Closest Access Point: Canoe Lake (Access Point #5)
Distance To Access Point: 11.5 KM (2.5 – 3 hours)
Difficulty of Travel From Access Point: Easy
Maintenance Level: Regular
Date of Visit: July, 2021
I’ll start by saying that the site locations on Jeff’s Map and the Park Map for this bay are a bit off. There also seem to be some extra sites on the Jeff’s Map version that I couldn’t find. In consultation with Barry over at Algonquin Adventures we’ve tried to match the number sites to what we see on the Park’s official map. That said, there are four useable sites in this bay, and this is certainly one of them! This would also be my favourite of the four (but let’s not get too excited, it’s the best of the four but it’s not that great).
Terrain: This sight is fairly flat and relatively compact. It’s on a small point near the foot of the bay. The site proper takes up most of the point, and is very easy to navigate around. There aren’t any real changes in elevation, a slight rise from the water but it’s very slight. There are quite a few roots sticking up out of the ground so keep an eye out for those as you move around.

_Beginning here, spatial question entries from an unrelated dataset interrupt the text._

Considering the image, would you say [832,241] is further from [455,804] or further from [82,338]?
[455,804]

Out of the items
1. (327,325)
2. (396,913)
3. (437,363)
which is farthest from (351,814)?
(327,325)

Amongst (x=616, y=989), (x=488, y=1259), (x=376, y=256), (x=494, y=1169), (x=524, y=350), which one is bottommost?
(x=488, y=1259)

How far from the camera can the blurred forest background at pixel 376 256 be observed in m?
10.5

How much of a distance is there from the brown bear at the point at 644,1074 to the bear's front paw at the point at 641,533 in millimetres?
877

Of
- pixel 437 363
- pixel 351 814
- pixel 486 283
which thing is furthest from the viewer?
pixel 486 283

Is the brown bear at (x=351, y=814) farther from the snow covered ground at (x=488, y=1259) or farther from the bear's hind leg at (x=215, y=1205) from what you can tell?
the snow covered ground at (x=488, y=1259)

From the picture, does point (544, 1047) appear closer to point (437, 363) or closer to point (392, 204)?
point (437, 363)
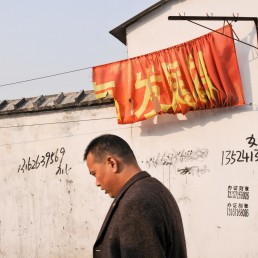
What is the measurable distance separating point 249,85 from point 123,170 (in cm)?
698

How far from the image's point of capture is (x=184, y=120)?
9.94 m

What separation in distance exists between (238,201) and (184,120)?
75.1 inches

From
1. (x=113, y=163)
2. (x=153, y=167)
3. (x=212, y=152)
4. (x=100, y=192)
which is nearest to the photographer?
(x=113, y=163)

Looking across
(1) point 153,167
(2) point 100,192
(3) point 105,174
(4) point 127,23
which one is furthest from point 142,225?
(4) point 127,23

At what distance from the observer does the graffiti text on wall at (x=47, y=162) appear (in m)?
11.0

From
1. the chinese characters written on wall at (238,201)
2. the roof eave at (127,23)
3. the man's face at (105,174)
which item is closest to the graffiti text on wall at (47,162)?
the roof eave at (127,23)

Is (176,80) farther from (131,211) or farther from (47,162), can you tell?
(131,211)

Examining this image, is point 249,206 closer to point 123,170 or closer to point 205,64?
point 205,64

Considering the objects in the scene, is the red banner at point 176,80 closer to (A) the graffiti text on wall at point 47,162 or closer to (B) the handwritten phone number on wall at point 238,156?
(B) the handwritten phone number on wall at point 238,156

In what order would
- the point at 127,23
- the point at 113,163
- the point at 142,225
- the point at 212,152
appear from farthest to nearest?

Canoe Landing: There’s a rocky tip to the point which is where we pulled up. We used the rock to get in and out, but you could just as easily drag the bow of the boat up on shore beside it as well. There are a few rocks just underwater on the approach, so watch out for the bottom of your boat as you paddle in.

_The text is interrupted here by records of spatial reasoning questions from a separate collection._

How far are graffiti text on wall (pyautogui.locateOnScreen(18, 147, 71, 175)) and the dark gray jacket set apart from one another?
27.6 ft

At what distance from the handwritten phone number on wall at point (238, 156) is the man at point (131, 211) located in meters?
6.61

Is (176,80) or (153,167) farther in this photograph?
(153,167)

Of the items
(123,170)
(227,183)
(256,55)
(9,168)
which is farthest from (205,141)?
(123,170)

Fire Pit: Towards the front of the site, maybe 20-30 feet back from the water. It’s tucked just to the side of the main path down to the lake, with some brush/bush between you and the closest water access. The pit itself is just a circle of rocks. No elaborate fire pit construction here.
Swimmability: Well, there was a giant leech hanging out by the shore when we were there. It seemed to think the swimming was just fine. Me, I prefer my swimming experiences to be leech free, but what do I know? If you do decide to brave the leeches, the entry to the water is good from an ease of access perspective, but the underwater terrain is a bit rocky, so watch your step,
Tent Sites: Room for two or three tents in the clearing with the fire pit. There’s another tent pad a bit further away that would work as well. Most of the pads were relatively level, although you may have to contend with a couple of roots here or there.

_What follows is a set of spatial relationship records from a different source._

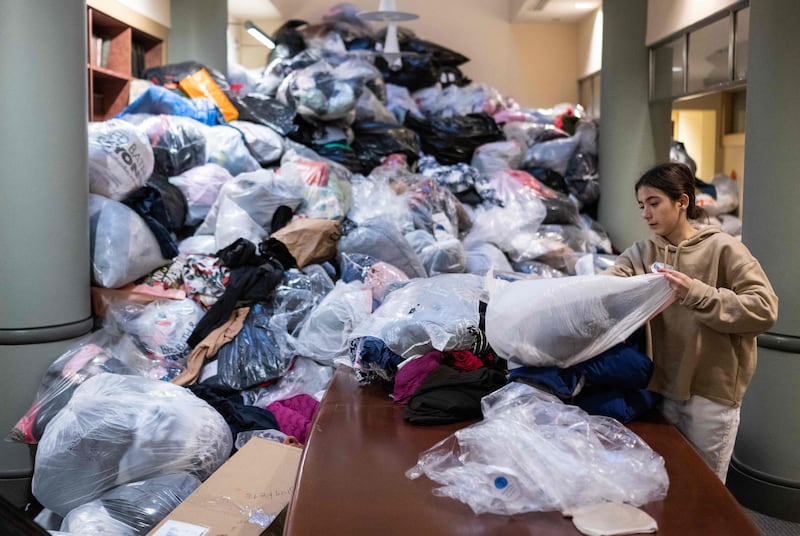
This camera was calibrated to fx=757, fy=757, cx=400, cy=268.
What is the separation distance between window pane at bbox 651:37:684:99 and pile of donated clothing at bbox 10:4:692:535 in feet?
2.14

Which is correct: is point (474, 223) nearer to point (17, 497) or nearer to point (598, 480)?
point (17, 497)

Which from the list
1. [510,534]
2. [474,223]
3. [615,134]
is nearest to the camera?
[510,534]

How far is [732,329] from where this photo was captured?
5.86 ft

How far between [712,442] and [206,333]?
2.12m

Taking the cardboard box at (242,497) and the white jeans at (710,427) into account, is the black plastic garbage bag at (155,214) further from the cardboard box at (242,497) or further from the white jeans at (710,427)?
the white jeans at (710,427)

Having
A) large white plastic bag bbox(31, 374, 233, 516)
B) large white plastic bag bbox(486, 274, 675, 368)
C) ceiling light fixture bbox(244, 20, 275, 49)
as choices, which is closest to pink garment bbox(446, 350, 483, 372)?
large white plastic bag bbox(486, 274, 675, 368)

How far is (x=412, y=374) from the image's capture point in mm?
2100

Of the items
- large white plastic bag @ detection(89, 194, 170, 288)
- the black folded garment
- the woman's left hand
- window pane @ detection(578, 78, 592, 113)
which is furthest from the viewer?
window pane @ detection(578, 78, 592, 113)

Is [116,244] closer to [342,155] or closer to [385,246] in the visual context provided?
[385,246]

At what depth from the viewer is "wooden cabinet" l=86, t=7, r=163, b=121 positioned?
496cm

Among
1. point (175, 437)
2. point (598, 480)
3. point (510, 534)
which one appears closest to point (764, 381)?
point (598, 480)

Thunderbox: Old AF. If Thunderboxes could talk, this one would probably scream. It’s seen too much. It’s a short walk back of the site and has definitely been around awhile. You don’t get that kind of moss growth in a year. That said, it still looked sturdy enough.
Accessories: None, really. A couple of logs beside the fire pit that are meant to be benches, but you’ll have to work your imagination pretty hard to pretend you’re doing anything other than sitting on a slowly rotting log.
Views: There’s partial tree cover around most of the point, so you’ve got semi-obstructed views in most directions. There is, however, a nice window straight north that gives a pretty decent view up Little Doe.
Notes: This bay wouldn’t be my first choice on Little Doe, but if I didn’t have much choice, this site would be my first choice in the bay.